戦略拠点32098楽園 28冊目

戦略拠点32098 楽園 (角川スニーカー文庫)

戦略拠点32098 楽園 (角川スニーカー文庫)

「ねぇ、ガダルバ。流れ星ってなにでできてるんだろうね」

1000年以上にもわたり、汎銀河同盟と人類連合の戦いが繰り広げられている世界。人類連合側が頑なに死守する謎の惑星「拠点32098」そこに汎銀河同盟の兵士ヴァロワが降下に成功する。彼はそこで、人間の少女マリアと人類連合の強化兵士ガダルバに出会う。彼女たちの他には動物も昆虫もおらず、地表には墓標のように数多の廃宇宙戦艦が突き立っていた。ヴァロワはマリア達二人と共に暮らしながら、調査を開始する。この惑星と人間の少女マリアに隠された秘密とは?

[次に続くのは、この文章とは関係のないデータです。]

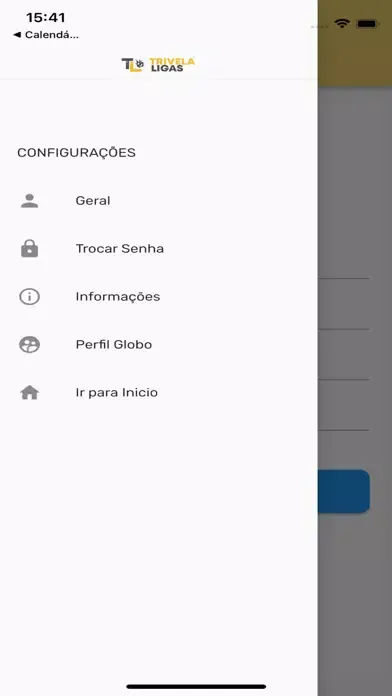 Trivela Ligas Screenshots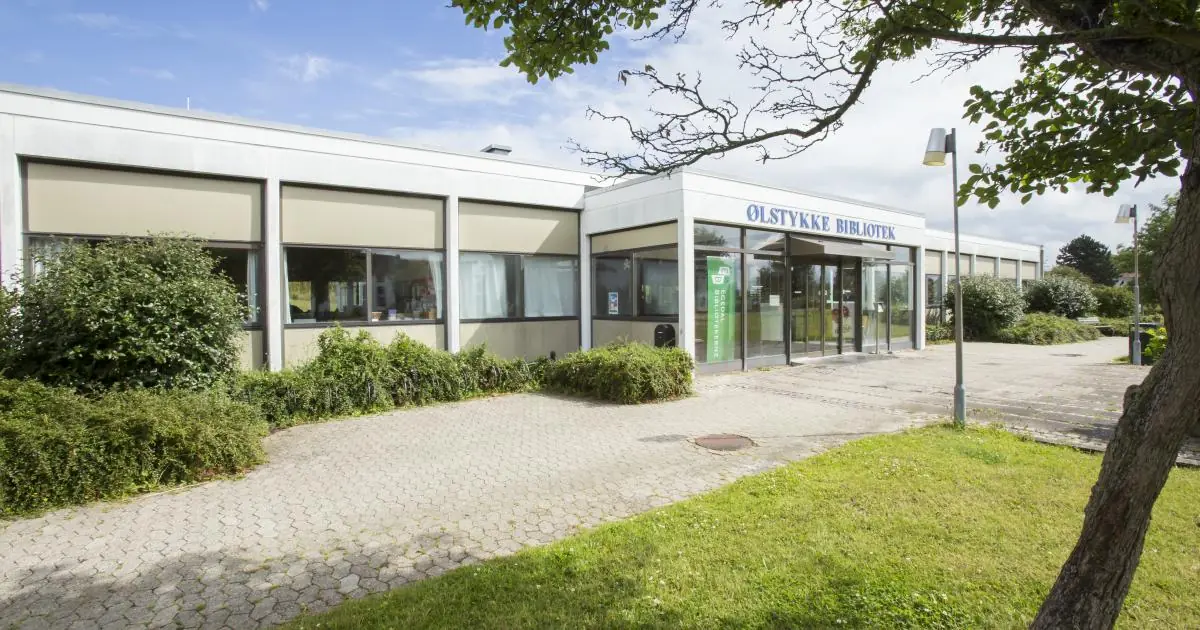 Ølstykke Bibliotek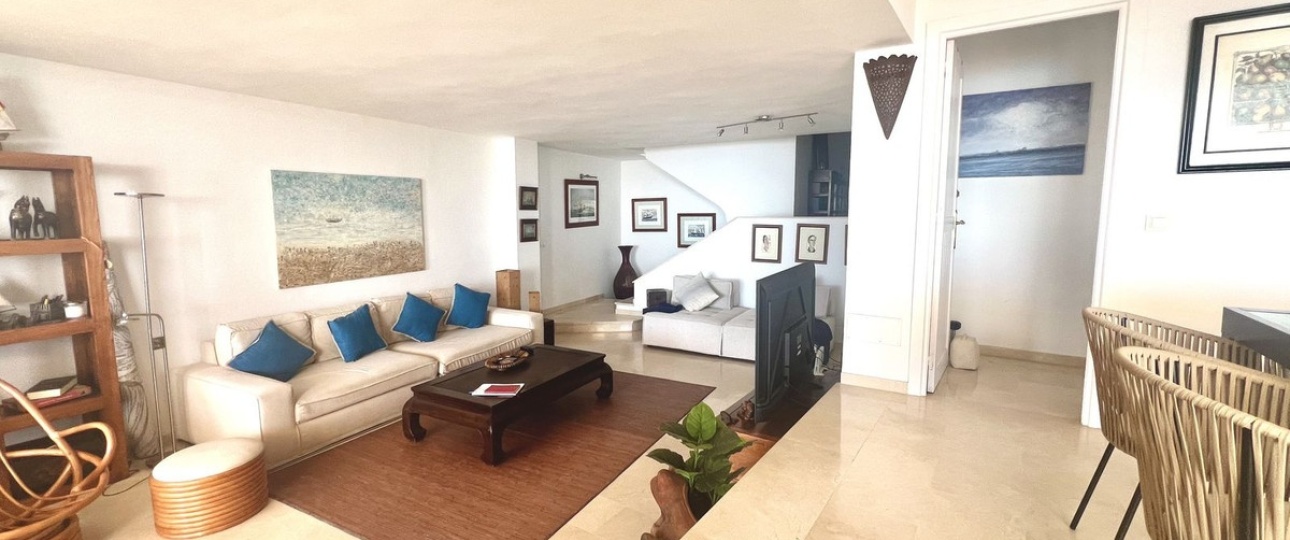 Wiederverkauf - apartment - Marbella - Puerto de Cabopino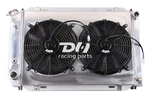 Rows Radiator&shroud&fan 79-93 Ford Mustang Gt/lx/svt 80-87 Mercury Cougar New. Price: $207.10.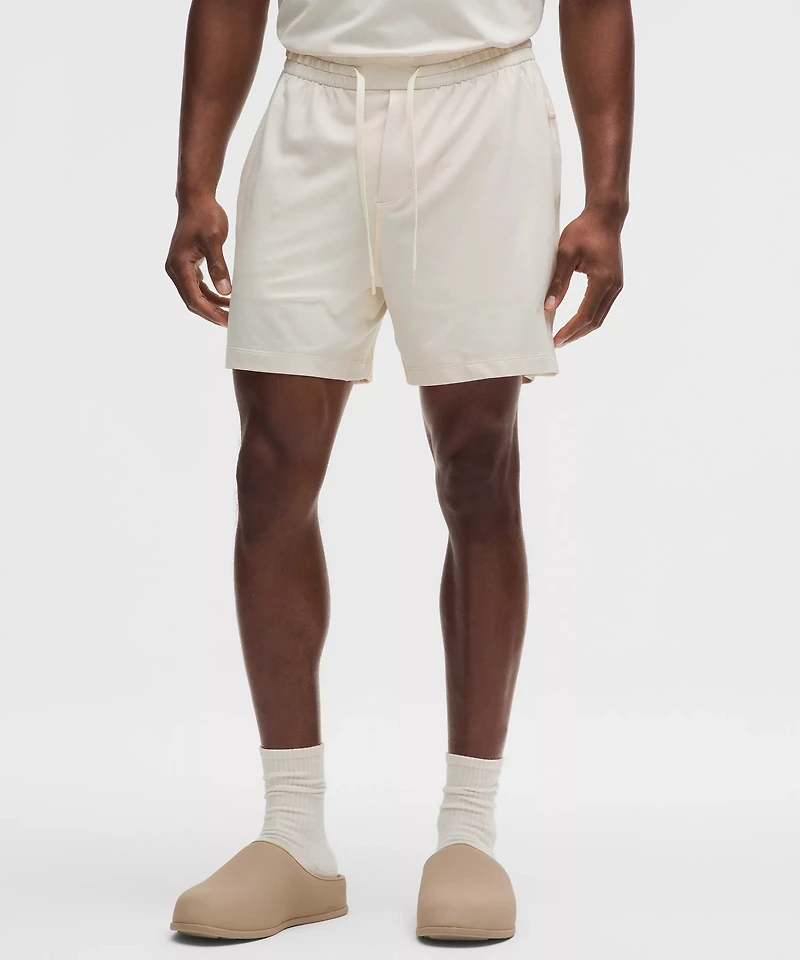 Mesh Soft Jersey Short 5"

とまぁ、こう書くとかなり誤解を招きかねない作品。本作品はこの二人の兵士(彼らは脳の一部を除いてサイボーグ化された、人ではない者達)が、人間の少女マリアとのふれあいを通して、自らの生きる道を探していく作品である。上記のSFチックな設定はあまり必要ない。
元は人間として生まれ、自らをサイボーグ化したヴァロワ。彼にはまだ感情が残っていた。彼自身も、自分には人間らしい何かがあると、「自分」というものが存在すると思っていた。しかし、しだいにその思いは揺らいでいく。一方ガダルバは、はじめから戦闘用強化兵として生み出された存在で、感情というものを知らない。そんな二人が、己の存在を自らに問い、相手に問い、時に対立し、やがてはそれぞれがそれぞれの生きる道を決断していく。
この物語には特殊能力対決も恋愛要素もない(幼女はいるけどね!!)。登場人物も3人だけ。第6回角川スニーカー大賞金賞受賞作品だが、たぶん売れなかっただろう。現に本書は絶版で、僕がやっとの思いで手に入れた物も初版だ。重版されたのかすら怪しい。いままで読んできたライトノベルと比べても、異色の作品だと思う。せっかく幼女キャラいるのにいまいち弱いし、SF設定もあんま意味ないし。あとがきによれば後付設定も多々ある模様。もう一回いうけど、読み終わった瞬間、これ絶対売れねーよ!って確実に思える。しかしだからこそ出会えてよかったと思える、淡々とした静謐な空気漂う良作。
ただこの作者、文章はうまいと思うんだけど、なぜか読みづらい。なんかこっちの頭にあるイメージと文章とが唐突にずれるというか、ブチッとノイズが走ったみたいに途切れる箇所が多々あり。なんかの特殊能力だろうか。呪いか。ちなみに入手困難な本らしいので(現に存在を知ってから見つけるまで2年以上かかった)たまたま立ち寄ったブックオフで見つけたときは「ぁぁ゛あ゛あ゛あ゛あ゛あ゛あ゛…あ゛あ゛あ゛あ゛っ!」ってなった。ラッキー。